"Ninguém tem direito de tirar vida de criança anencéfala."

por Héctor Velarde

Gostaria de compartilhar as seguintes considerações sobre a presença da Igreja nesse debate, sobre a dignidade da pessoa (criança) anencéfala, sobre alguns elementos que acompanham a (rápida) liminar concedida pelo ministro Marco Aurélio Mello. Trata-se de considerações, não imposições, como alguém diria, para continuar refletindo, da maneira mais objetiva, sobre este assunto de vital importância. Ao longo deste texto também tentarei responder às observações contidas nos diversos correios que me chegaram, as observações que tem vínculo lógico com o nosso tema (para as outras coloquei um pequeno adendo no final).

A Igreja quer continuar — para isso foi fundada — o serviço realizado pelo Senhor Jesus, o Bom Samaritano: ela quer inclinar-se diante de toda a humanidade para curar suas feridas, mesmo que as pessoas achem que não precisam de ajuda (sempre respeitando a sua liberdade, pois ela é um dom do Criador e um “santuário onde nem sequer Deus mexe”). Acreditamos, seguindo tal parábola, que a Igreja é aquela pousada onde o Bom Samaritano continua a depositar a humanidade necessitada de ajuda, seja espiritual ou material. Para essa missão Ele nos deixa o auxílio e a força da graça. Em outras palavras, estamos aqui para servir à vida; e queremos fazê-lo como o Senhor Jesus, amando até o extremo (apesar de alguns períodos de trevas na história eclesial, onde alguns não agiram deste modo, em muito maior número e em incontáveis ocasiões, em todos os continentes, muitos homens e mulheres da Igreja testemunharam isso entregando suas vidas em defesa da vida e da verdade).

É com este pensamento e atitude que eu quis colocar-me à serviço de vocês neste debate. Alguns dos que acompanham esta exposição de idéias e me conhecem sabem disso e, além do mais, sabem que gosto de tentar responder a toda inquietação humana.

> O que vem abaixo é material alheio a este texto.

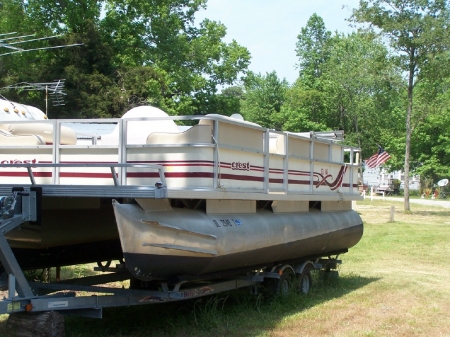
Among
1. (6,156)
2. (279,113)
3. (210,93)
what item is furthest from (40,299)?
(279,113)

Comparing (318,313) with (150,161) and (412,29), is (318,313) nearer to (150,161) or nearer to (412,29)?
(150,161)

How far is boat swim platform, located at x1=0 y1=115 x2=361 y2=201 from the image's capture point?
23.3 ft

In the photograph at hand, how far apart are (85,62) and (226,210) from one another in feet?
70.8

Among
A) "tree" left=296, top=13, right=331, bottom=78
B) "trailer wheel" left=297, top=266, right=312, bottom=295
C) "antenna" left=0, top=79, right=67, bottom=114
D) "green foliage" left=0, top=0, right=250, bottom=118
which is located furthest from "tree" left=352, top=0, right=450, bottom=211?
"tree" left=296, top=13, right=331, bottom=78

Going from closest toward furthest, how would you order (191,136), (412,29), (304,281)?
(191,136)
(304,281)
(412,29)

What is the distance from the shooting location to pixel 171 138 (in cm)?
785

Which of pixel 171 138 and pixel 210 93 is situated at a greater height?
pixel 210 93

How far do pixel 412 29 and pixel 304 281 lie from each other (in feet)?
85.4

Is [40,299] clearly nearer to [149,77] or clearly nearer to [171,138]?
[171,138]

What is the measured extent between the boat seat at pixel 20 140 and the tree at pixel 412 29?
28315 mm

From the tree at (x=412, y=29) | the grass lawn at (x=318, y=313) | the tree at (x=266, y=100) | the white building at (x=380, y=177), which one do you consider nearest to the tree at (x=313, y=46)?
the tree at (x=266, y=100)

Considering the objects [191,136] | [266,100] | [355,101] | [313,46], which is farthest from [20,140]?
[313,46]

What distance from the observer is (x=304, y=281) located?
36.1 ft

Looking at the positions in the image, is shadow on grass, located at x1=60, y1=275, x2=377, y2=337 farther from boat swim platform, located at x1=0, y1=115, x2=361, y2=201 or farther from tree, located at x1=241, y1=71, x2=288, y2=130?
tree, located at x1=241, y1=71, x2=288, y2=130
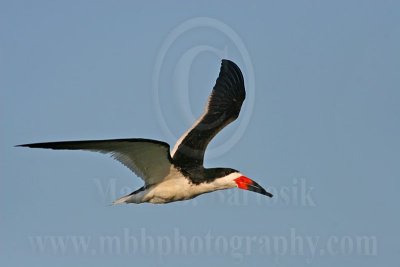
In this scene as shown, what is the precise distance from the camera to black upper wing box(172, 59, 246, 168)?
1394cm

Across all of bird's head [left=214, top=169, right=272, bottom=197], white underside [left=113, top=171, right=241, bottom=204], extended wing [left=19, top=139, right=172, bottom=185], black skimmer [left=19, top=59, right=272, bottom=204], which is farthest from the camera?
bird's head [left=214, top=169, right=272, bottom=197]

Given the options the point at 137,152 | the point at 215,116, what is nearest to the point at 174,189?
the point at 137,152

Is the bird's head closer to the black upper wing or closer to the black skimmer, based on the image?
the black skimmer

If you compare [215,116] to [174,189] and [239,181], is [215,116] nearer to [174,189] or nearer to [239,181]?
[239,181]

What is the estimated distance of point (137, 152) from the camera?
12.4 meters

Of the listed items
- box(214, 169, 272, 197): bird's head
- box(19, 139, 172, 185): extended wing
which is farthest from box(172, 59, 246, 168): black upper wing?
box(214, 169, 272, 197): bird's head

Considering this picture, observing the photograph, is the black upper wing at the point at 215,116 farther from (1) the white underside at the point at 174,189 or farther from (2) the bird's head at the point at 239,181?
(2) the bird's head at the point at 239,181

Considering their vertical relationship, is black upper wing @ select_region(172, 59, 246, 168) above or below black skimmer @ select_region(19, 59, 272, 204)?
above

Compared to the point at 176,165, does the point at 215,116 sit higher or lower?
higher

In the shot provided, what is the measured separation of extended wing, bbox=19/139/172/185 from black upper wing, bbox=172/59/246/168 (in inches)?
18.4

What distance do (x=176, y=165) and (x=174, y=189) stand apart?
0.40m

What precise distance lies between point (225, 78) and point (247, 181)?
132 inches

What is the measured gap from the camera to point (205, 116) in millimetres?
15250

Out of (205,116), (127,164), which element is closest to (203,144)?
(205,116)
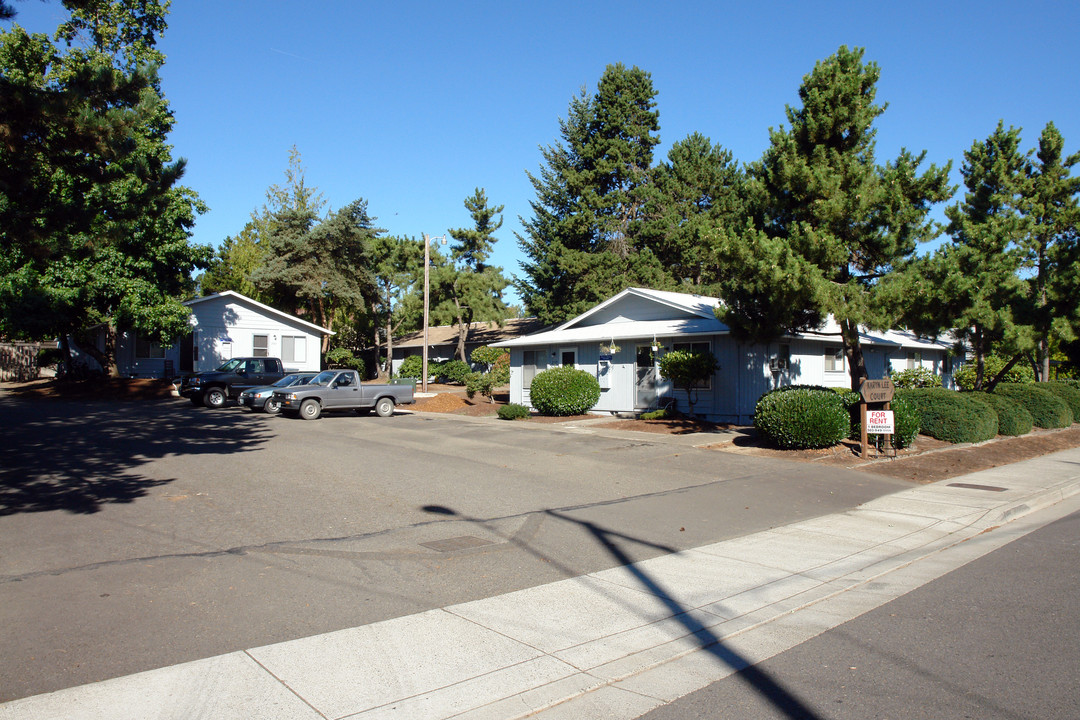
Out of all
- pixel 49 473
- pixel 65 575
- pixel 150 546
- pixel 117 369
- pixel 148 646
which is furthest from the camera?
pixel 117 369

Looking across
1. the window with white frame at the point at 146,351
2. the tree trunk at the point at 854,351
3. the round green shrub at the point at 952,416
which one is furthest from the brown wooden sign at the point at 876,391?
the window with white frame at the point at 146,351

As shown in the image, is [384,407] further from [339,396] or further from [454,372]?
[454,372]

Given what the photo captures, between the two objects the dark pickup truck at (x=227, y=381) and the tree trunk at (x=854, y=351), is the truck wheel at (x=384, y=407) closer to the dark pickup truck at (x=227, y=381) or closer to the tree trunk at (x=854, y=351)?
the dark pickup truck at (x=227, y=381)

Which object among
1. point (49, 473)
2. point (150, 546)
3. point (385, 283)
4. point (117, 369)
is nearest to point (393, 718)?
point (150, 546)

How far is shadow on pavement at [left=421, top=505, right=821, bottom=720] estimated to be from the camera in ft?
13.9

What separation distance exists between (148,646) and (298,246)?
4092 cm

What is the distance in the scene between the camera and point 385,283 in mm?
48969

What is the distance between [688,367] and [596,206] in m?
24.6

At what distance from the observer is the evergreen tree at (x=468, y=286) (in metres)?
45.7

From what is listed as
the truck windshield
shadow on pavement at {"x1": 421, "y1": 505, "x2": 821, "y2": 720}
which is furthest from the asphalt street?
the truck windshield

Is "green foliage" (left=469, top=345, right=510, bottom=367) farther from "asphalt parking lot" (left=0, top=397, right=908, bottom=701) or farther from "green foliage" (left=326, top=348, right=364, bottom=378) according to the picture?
"asphalt parking lot" (left=0, top=397, right=908, bottom=701)

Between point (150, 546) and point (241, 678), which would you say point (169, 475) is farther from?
point (241, 678)

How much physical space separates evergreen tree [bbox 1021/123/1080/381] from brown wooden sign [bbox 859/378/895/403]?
33.9ft

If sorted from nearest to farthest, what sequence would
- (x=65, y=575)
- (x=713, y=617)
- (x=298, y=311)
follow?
1. (x=713, y=617)
2. (x=65, y=575)
3. (x=298, y=311)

Assim, a Igreja entrou “no circuito” desse debate porque nada do humano é alheio a ela, e menos ainda quando falamos da vida. Por isso a Igreja se solidariza, como o Bom Samaritano, tornando-se “próxima” das pessoas que sofrem, que são agredidas, que têm carências de ideais e sentido, carências de pão, teto, saúde, etc. (só para ilustrar, vejam a ajuda enviada pelo Papa a grupos de muçulmanos no Iraque). Por isso, eu lamento absolutamente e torno minha a dor de muitas mães que passaram pela experiência da gravidez de crianças anencéfalas. Como em muitas outras coisas, nós todos sabemos que não necessitamos experimentar o mal para saber que é mal. Não precisamos assistir a todas as novelas da TV para saber que a banalidade e superficialidade são animadas por elas. Não precisamos consumir crack para saber que desse jeito estamos ganhando um lugar no cemitério. Não preciso votar em um “coronel nordestino” para saber que ele não resolverá radicalmente situações de extrema pobreza.

Quando somos capazes de sintonizar e entrar em comunhão com as pessoas com as quais nos relacionamos, as suas experiências se tornam para nós “experiências vicárias”.

E em todo este assunto a Igreja se aproxima tanto da mãe como da criança, que muitas vezes é esquecida: ela também tem direitos, embora não tenha voz… por isso a Igreja assume também o “brado” deste tipo de pessoas excluídas.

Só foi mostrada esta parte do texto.